Stored data
[Start of section]

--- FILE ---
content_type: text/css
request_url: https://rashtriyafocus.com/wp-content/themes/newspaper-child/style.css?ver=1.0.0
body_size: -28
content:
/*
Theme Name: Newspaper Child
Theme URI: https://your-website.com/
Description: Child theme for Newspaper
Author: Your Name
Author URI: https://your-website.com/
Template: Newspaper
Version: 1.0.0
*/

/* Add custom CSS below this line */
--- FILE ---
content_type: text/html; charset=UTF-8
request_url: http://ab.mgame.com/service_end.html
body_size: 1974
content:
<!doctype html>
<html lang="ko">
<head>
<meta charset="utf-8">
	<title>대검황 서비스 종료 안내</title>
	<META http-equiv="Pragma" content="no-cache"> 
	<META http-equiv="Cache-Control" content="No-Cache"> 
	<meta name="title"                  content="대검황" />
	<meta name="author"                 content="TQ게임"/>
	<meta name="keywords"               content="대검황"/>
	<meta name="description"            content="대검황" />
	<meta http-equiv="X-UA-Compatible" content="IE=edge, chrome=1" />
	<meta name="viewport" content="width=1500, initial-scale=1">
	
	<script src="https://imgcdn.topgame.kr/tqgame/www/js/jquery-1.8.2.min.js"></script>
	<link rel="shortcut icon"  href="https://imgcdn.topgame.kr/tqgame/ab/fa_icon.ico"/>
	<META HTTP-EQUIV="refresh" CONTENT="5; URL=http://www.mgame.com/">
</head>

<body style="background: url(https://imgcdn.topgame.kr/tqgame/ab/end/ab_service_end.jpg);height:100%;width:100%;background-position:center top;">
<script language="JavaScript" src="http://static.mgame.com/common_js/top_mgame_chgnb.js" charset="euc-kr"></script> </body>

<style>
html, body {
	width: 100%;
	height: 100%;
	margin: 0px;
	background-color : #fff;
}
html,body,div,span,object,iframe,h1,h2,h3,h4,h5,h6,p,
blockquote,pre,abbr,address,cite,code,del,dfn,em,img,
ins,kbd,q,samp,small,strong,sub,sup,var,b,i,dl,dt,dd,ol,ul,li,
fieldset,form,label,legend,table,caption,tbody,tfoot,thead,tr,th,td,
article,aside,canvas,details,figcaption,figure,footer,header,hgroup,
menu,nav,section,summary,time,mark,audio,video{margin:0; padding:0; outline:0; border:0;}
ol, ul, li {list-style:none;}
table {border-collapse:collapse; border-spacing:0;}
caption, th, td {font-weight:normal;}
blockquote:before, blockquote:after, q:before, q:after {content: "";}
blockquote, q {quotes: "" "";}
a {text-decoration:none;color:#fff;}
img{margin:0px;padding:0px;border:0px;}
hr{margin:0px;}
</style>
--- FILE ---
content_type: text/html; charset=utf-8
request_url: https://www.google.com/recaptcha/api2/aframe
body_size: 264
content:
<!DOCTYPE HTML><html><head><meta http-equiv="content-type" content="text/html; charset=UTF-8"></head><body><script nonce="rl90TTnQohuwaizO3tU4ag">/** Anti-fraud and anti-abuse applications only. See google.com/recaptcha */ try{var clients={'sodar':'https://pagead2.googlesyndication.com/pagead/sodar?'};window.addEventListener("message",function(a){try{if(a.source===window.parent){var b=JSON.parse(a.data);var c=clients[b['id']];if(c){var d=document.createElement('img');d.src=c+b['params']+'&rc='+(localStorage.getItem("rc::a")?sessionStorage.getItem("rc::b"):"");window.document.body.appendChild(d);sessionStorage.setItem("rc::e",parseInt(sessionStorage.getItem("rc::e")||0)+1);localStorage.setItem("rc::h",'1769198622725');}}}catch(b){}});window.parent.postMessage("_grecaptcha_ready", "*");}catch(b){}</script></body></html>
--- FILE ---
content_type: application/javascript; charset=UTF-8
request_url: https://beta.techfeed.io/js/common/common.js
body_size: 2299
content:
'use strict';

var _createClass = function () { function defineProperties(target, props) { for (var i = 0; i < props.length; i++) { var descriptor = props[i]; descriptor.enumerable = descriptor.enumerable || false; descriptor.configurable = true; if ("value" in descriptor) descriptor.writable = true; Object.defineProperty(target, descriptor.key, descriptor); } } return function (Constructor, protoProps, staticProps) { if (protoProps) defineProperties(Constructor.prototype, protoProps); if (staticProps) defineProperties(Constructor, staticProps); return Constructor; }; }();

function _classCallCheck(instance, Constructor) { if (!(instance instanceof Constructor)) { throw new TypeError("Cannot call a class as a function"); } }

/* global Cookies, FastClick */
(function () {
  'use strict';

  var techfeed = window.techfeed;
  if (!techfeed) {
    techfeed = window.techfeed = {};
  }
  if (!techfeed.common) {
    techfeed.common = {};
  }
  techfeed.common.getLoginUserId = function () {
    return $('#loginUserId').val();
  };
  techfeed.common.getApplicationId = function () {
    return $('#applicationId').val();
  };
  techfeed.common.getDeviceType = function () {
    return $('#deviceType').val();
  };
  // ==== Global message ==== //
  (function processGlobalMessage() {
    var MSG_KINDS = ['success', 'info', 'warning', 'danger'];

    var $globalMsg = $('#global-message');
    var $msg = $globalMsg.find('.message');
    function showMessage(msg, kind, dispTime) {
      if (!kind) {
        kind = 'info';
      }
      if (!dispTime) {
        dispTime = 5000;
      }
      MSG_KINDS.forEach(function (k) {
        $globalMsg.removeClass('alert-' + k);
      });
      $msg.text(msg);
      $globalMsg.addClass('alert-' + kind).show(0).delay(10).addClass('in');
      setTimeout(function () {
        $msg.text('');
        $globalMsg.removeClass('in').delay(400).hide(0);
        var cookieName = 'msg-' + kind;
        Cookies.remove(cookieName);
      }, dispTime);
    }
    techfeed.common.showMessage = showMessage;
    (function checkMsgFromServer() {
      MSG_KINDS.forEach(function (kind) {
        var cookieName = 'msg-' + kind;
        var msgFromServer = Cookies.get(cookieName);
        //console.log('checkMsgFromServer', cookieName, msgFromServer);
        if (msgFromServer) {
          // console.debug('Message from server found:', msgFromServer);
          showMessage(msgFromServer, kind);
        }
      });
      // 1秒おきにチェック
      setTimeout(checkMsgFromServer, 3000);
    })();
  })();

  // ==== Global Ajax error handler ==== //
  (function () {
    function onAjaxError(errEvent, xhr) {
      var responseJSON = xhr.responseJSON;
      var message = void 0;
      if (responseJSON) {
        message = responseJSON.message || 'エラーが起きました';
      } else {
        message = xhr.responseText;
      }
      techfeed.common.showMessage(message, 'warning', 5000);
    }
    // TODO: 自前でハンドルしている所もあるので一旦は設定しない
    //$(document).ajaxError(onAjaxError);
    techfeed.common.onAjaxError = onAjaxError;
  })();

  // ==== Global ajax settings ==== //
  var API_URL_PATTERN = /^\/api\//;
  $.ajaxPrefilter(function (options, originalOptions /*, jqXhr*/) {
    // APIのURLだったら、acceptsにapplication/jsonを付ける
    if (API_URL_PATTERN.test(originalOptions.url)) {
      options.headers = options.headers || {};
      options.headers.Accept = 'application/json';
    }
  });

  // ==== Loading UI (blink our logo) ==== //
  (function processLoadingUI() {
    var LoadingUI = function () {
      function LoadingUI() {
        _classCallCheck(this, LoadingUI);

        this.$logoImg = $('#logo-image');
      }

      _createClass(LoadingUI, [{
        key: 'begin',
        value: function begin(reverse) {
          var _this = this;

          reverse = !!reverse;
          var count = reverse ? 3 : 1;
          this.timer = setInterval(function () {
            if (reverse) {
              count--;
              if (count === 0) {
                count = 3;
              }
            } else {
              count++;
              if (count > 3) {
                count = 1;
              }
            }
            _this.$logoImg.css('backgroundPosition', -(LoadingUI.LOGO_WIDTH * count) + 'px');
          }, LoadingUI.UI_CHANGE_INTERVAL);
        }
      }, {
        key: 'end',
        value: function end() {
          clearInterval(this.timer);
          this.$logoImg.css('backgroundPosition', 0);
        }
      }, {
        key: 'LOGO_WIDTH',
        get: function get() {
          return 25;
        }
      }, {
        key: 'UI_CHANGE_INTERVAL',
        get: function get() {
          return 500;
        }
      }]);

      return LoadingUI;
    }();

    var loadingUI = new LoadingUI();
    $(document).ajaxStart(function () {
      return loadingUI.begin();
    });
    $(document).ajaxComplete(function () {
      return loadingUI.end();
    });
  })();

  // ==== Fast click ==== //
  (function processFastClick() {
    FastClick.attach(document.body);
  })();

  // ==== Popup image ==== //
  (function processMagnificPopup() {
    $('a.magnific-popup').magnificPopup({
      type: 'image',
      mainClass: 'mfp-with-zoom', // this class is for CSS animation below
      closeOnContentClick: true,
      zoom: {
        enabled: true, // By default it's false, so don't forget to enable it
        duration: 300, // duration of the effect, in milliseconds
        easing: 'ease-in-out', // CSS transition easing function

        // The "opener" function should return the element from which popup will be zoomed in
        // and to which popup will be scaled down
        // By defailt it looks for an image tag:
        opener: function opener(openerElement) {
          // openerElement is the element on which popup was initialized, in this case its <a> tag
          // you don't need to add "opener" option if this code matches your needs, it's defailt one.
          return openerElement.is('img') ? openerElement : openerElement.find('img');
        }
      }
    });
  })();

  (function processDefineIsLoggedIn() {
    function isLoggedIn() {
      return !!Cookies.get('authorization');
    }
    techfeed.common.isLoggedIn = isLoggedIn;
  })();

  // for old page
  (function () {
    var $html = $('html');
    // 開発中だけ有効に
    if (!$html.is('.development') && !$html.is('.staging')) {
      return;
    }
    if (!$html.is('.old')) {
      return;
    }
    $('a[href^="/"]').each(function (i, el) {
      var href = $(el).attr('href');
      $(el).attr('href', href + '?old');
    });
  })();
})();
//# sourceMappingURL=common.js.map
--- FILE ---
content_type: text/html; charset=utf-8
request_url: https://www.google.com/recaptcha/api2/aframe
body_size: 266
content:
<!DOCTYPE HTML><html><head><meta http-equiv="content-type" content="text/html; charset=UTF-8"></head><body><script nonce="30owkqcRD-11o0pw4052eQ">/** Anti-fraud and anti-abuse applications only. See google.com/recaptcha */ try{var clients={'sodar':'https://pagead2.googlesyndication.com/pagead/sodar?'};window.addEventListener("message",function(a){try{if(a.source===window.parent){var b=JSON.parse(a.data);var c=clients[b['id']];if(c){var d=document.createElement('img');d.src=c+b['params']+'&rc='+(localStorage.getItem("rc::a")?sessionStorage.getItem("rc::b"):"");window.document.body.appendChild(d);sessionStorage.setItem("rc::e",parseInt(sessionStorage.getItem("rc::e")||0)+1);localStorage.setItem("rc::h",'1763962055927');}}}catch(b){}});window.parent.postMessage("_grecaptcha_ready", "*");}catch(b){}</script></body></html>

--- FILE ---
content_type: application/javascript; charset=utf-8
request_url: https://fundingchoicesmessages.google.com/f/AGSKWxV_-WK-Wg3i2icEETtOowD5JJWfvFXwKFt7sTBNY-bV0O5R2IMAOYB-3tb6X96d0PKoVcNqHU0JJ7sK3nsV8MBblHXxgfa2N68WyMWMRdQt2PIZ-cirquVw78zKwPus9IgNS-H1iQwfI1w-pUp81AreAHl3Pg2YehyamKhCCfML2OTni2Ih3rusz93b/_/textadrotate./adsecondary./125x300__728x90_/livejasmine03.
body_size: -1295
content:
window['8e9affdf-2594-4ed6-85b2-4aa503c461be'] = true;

[End of section]

After reading through the records, count the lines that hold the string "find" and give only the count.

** Output below **
2